Toparlanın Seçime Gidiyoruz...
TBMM 11.Cumhurbaşkanının seçemedi ve apar topar seçime
gidiyoruz. CHP'nin hırçın politikası ve hükümetin de uzlaşmaz görüntüsü ile
buna çanak tutması sonucu ülkemiz yeni bir seçim dönemine giriyor. Ülkemize ve
milletimize hayırlı olsun.
Cumhurbaşkanını seçemeyen bir meclise halk hangi gözle
bakacaktır; bunu hep beraber göreceğiz. Oligarşik güçler halkın kendisini
temsil edebilecek birini Çankaya'da görmek istemedi ve Sayın Abdullah Gül
cumhurbaşkanı seçilemedi. Oysa Abdullah Gül halkın kendisi idi. Onu oraya layık
görmeyenler ülkemizi muhtıraya ve oligarşik güçlere teslim etmeyi daha uygun
gördüler.
Ayrıca iktidar partisi demokrasi konusunda da iyi bir sınav
vermedi. Önce YÖK Reformunu başaramadılar. Sonra Şemdinli olayının savcısı
Ferhat Sarıkaya'yı elleri ile oligarşiye teslim ettiler. Daha sonra da Nokta
Dergisi'ne yapılan baskını önleyemediler; darbeci olduğu söylenen kişilerle
ilgili dava açamadılar. Öyle ya bunlar birer salvo atışı idi. Salvo atışları
engellenmeyince bu kez ansızın muhtıra geliverdi.

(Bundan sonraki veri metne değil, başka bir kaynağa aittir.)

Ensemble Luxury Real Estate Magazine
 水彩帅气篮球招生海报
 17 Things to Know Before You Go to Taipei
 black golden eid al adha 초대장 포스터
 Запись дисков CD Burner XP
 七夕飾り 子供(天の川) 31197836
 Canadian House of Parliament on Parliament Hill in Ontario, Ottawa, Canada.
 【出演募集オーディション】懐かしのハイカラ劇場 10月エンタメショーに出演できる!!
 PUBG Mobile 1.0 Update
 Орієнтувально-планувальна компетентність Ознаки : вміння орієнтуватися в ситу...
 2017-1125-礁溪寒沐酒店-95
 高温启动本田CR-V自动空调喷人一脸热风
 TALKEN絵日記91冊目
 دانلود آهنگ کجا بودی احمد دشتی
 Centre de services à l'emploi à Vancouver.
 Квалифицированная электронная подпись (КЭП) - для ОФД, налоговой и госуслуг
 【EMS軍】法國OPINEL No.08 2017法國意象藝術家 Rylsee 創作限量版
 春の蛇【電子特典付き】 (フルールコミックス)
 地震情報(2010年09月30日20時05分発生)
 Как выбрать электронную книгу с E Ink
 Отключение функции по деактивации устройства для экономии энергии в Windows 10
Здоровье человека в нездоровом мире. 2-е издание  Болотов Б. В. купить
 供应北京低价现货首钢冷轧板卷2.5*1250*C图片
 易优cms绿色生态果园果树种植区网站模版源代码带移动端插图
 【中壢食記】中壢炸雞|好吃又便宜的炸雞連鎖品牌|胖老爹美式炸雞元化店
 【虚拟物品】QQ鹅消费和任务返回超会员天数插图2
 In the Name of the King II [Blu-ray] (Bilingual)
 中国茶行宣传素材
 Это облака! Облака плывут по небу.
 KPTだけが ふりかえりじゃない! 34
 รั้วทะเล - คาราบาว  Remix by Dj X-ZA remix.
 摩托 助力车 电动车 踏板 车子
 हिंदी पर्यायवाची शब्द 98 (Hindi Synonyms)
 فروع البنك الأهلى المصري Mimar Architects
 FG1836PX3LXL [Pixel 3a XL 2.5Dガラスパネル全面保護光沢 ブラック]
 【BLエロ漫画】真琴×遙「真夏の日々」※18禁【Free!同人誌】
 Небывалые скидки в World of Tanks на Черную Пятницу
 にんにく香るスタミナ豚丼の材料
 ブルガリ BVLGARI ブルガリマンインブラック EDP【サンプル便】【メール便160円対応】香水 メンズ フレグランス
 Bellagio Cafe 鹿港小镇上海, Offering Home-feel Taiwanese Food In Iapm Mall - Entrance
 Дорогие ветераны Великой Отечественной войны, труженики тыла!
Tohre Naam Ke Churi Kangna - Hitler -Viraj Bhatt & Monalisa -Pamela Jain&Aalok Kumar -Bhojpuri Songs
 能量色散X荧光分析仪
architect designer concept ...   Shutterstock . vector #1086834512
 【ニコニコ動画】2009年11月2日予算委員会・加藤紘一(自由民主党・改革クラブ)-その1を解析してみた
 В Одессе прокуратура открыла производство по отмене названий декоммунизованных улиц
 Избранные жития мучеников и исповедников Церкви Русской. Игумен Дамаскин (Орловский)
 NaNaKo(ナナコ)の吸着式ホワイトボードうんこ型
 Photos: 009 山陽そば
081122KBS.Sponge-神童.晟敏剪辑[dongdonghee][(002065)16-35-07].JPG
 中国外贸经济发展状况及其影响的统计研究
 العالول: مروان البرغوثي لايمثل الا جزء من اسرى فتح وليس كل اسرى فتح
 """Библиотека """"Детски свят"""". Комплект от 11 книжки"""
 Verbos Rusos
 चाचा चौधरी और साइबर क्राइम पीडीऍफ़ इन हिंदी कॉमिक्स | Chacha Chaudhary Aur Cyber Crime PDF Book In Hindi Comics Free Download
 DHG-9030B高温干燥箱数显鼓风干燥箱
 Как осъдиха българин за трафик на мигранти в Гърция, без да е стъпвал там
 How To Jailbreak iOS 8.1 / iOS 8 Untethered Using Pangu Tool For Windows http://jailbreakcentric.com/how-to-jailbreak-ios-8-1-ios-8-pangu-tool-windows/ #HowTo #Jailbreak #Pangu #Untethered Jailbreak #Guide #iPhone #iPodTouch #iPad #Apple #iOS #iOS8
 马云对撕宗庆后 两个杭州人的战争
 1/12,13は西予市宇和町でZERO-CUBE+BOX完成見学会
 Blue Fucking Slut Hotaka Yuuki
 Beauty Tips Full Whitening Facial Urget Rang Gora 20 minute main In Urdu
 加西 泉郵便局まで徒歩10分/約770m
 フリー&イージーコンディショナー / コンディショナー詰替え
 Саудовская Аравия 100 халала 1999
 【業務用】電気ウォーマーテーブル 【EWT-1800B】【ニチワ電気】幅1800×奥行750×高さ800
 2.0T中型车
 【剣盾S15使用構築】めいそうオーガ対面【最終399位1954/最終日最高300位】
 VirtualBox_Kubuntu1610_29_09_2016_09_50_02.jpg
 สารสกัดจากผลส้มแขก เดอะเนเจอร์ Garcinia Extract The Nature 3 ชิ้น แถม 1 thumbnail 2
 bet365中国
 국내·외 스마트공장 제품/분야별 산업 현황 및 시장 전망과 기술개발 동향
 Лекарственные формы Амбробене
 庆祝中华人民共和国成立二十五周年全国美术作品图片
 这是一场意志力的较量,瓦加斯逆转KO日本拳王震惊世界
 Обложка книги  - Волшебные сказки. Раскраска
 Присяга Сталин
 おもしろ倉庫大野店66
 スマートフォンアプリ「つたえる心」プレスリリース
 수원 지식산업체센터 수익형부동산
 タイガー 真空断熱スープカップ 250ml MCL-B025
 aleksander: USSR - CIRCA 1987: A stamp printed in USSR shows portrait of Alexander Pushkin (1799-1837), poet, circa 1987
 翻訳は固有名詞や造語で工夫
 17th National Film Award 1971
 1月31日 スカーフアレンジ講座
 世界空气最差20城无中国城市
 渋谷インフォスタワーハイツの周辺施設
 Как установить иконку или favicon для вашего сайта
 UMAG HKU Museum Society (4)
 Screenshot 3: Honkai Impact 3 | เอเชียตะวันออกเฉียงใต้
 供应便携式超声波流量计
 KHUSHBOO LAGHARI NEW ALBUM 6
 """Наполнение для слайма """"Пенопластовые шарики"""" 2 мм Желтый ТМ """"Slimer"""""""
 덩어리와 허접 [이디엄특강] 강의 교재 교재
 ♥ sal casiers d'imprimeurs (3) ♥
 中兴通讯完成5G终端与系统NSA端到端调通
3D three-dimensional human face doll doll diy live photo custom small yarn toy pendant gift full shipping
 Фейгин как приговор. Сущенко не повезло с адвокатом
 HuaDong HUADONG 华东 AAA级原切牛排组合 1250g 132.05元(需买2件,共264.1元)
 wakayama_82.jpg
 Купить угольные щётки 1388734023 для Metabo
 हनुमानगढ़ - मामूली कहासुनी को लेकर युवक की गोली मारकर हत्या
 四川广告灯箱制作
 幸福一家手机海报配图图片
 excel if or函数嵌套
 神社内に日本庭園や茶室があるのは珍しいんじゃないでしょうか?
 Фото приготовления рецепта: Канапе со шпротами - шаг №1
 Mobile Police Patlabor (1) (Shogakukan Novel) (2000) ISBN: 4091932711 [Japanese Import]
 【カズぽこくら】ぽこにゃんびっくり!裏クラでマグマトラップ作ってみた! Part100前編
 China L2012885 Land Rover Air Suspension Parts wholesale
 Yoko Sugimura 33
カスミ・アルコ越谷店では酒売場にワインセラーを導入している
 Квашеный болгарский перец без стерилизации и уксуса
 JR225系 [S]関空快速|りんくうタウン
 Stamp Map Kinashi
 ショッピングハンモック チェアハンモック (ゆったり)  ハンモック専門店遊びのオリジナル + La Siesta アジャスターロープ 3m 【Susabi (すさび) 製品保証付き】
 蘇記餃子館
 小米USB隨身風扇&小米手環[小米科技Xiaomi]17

Demokrat Parti geleneğinin temsilcisi olduğu söylenen
Anavatan Partisi ve Doğru Yol Partisi kulaklarına üflenen darbe
söylentilerinden ürkerek meclise girmeye cesaret edemedi. Oysa bu partiler
meclise girselerdi ve ret oyu verselerdi hem meclisin meşruiyetini tescil
edecekler hem de kendi meşruiyetini tescil edeceklerdi. Artık iş işten geçti;
bu partiler yakın bir zamanda halk ile karşı karşıya gelecekler ve halkın
tepkisinin ne olduğunu göreceklerdir.
Oligarşiye teslim olanlar sadece bunlar mı? CHP ve onun
sivil uzantıları da yaptıkları mitinglerle, yaptıkları eylemlerle milli
iradenin halkın elinden alınmasına ve bürokratlara devrine rıza gösterdiler.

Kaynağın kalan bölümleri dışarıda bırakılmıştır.